2

So here's my problem. I have an issue with a .csv file (Current.csv) in that there are commas randomly place throughout the data, so awk-ing the file doesn't give me constant column numbers for a particular type of information I'm looking for. Luckily, I realized this info is always the third instance of a date format (m,mm)/(d,dd)/yy. So I'm trying the regular expression below to display just the dates within the ith line:

awk -F',' '{if (NR==$i)print}' Current.csv | grep -o "[0-9]{1,2}/[0-9]{1-2}/[0-9]{1,2}" | echo

It doesn't display anything so far and I'm totally stuck as to why. My guess for displaying the third is to just pipe this all into:

awk {print $3}

Any ideas on the awk'd regular expression search problem?

Sample line
"lettershere",numbershere,"retardedbrokenquoteshere,mm/dd/yy,morestuff,mm/dd/yy,numbers,mm/dd/yy

2 Answers2

2

Assuming that the CSV file is valid (i.e. fields containing commas are quoted), you should rather use something which actually parses it as CSV. The following simple Python script will extract the second column of each row.

python -c 'import csv; import sys; [sys.stdout.write(row[1]+"\n") for row in csv.reader(sys.stdin)]'
mgorven
  • 30,036
  • 7
  • 76
  • 121
  • HEYYYYY This is perfect! One slight change is that the second column turns out to be [1], but not like I would have guessed to incorporate Python :P this also clears up other issues I've been having.

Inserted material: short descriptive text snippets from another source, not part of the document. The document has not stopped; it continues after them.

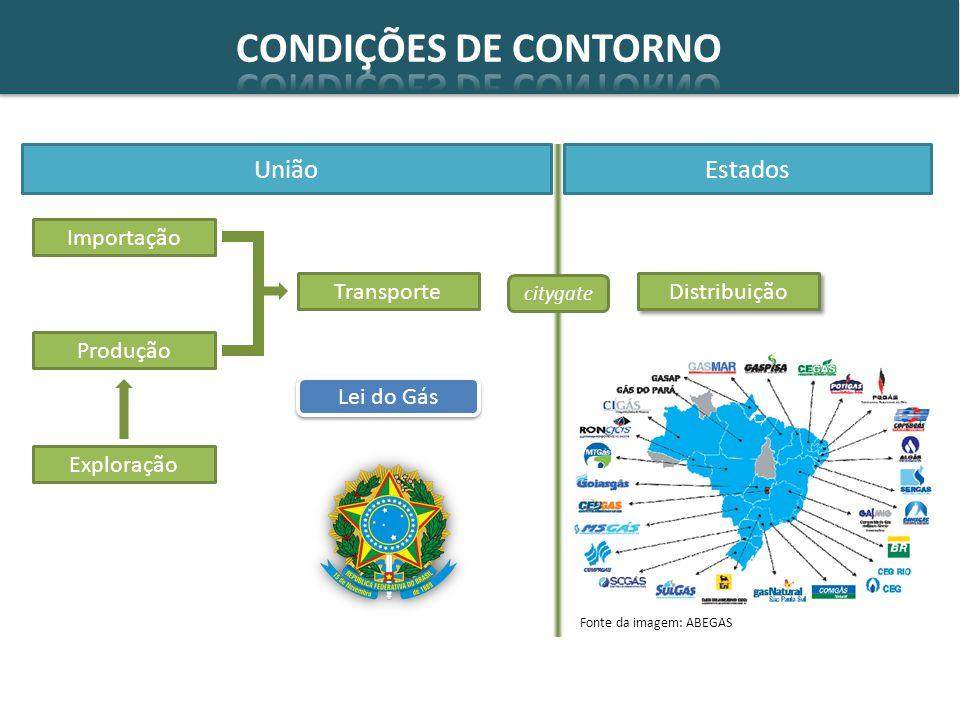 CONDIÇÕES DE CONTORNO União Estados Importação Transporte Distribuição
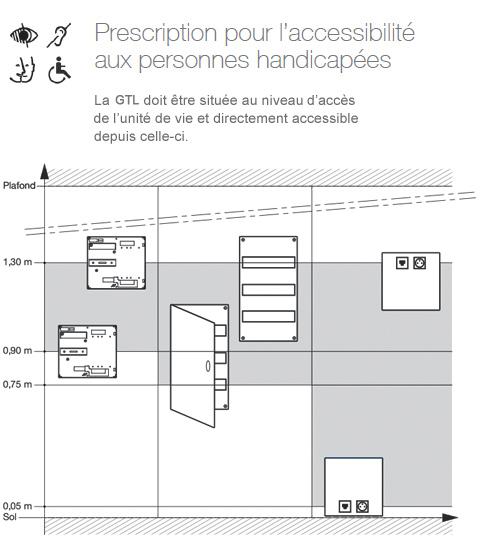 Célèbre NF C 15-100 : Espace Technique Electrique du Logement et Gaine  XJ24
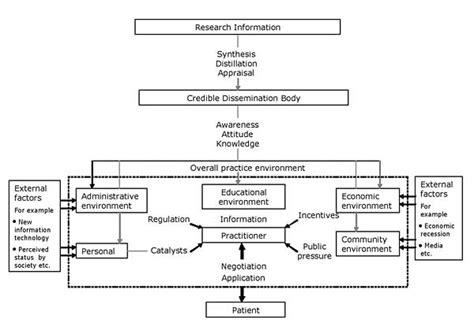 thesis translation strategies theoretical conceptual operational framework u2013 second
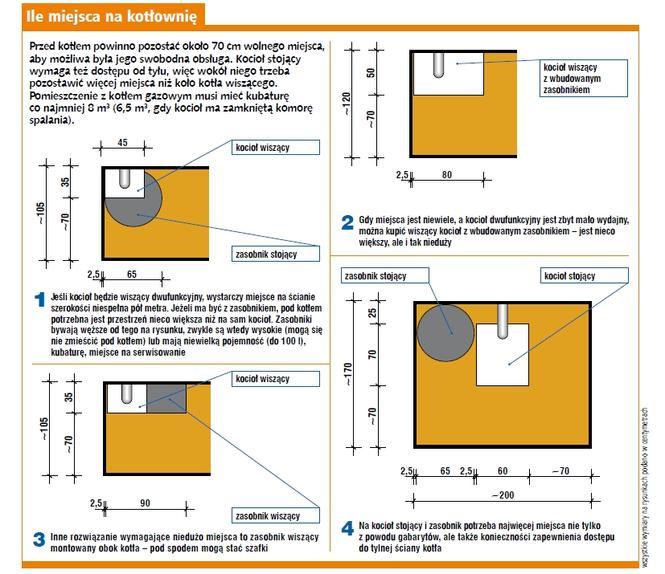 Plany kotłowni dla pieca gazowego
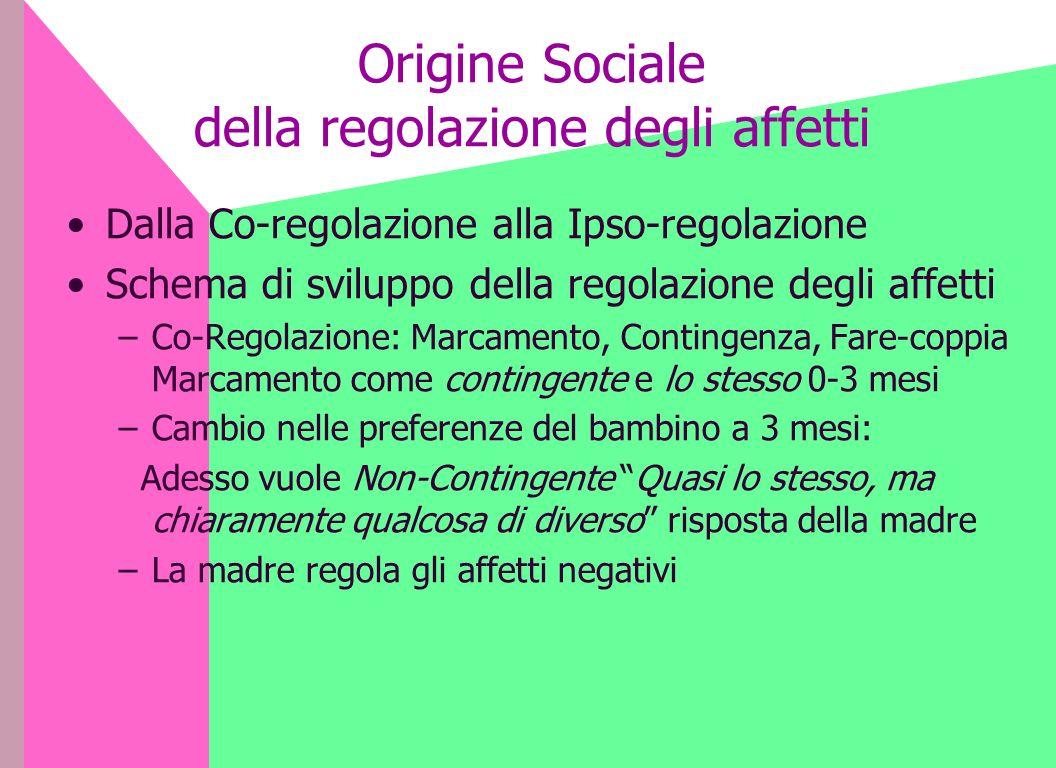 Origine Sociale della regolazione degli affetti Dalla Co-regolazione alla Ipso-regolazione Schema di sviluppo della regolazione degli affetti –Co-Rego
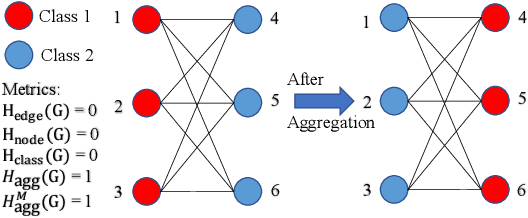 Figure 1 for Is Heterophily A Real Nightmare For Graph Neural Networks To Do Node Classification?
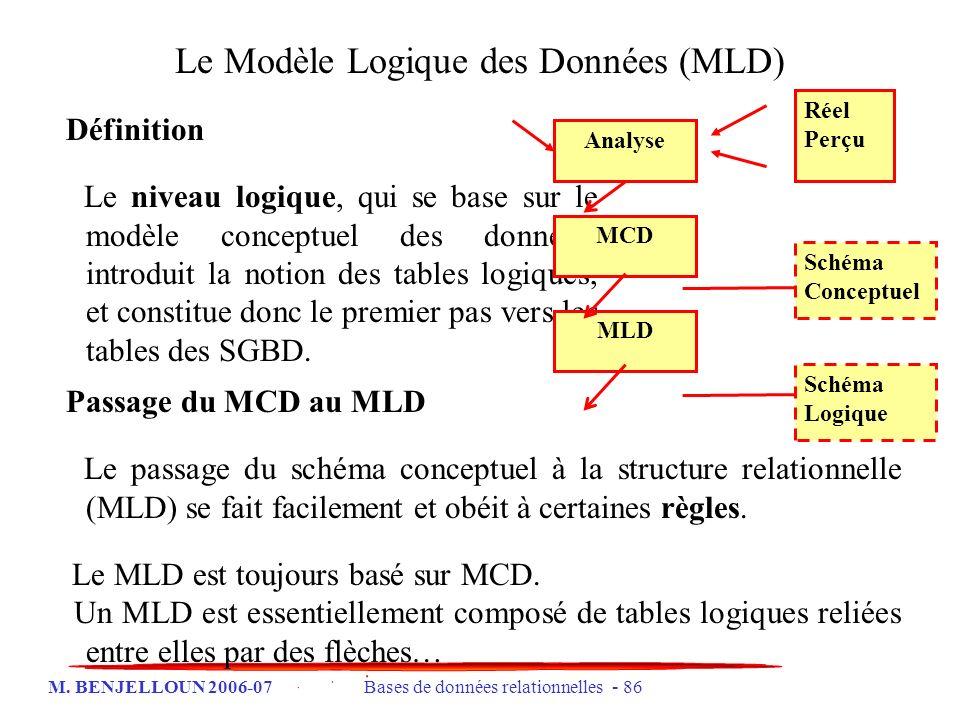 Le Modèle Logique des Données (MLD)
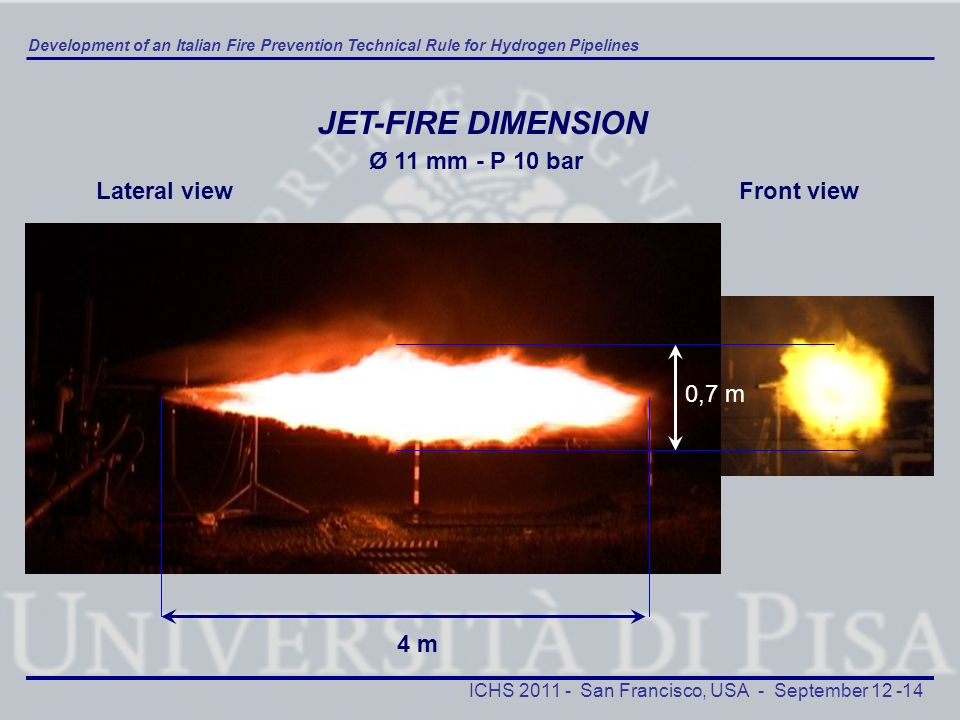 JET-FIRE DIMENSION Ø 11 mm - P 10 bar Lateral view Front view 4 m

THANK YOU! :D –  May 17 '12 at 03:55
  • Whoops, yeah. Updated. – mgorven May 17 '12 at 04:08
1

i is not set, so defaults to zero, and in any case you mean i and not $i.

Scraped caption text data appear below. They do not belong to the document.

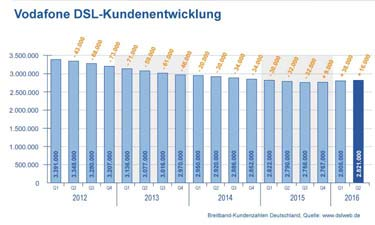 Diagramm Vodafone DSL Kundenentwicklung
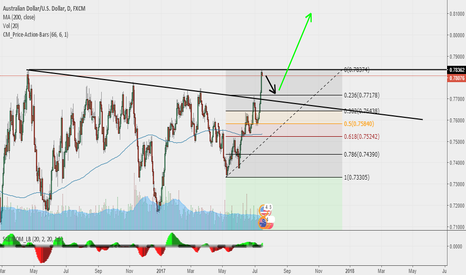 AUDUSD: AUD/USD Strong Resistance Break And Big Bullish Trend Forming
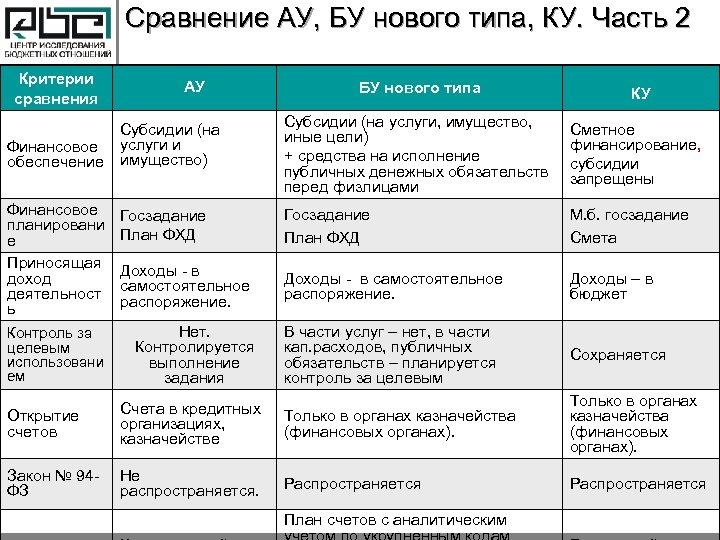 Сравнение АУ, БУ нового типа, КУ. Часть 2 Критерии сравнения АУ БУ нового типа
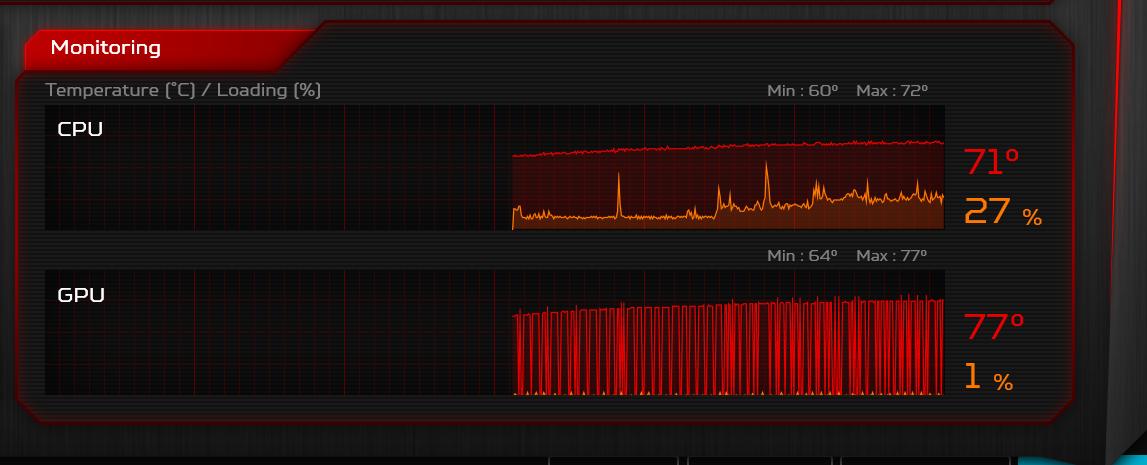 Predator helios 300 cpu and gpu temps are too high  plz help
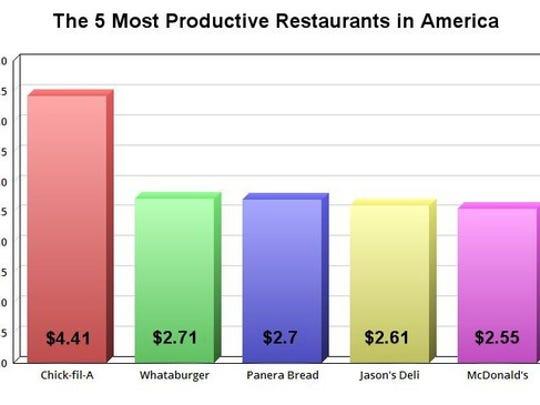 Sales Per Unit Top  Fast Food Chains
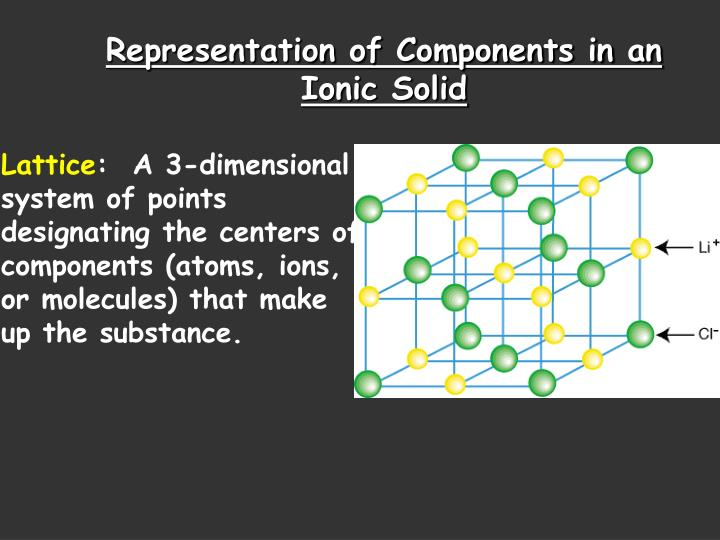 Representation of Components in an Ionic Solid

You need grep -E for extended regular expressions.

The {1-2} in the month field should be {1,2} and the forward slashes should be protected by backslashes.

Piping to echo will lose any output as it is not a filter, and is not needed in any case.

As mgorven suggests, use a different approach that handles csv.

ramruma
  • 2,730
  • 1
  • 14
  • 8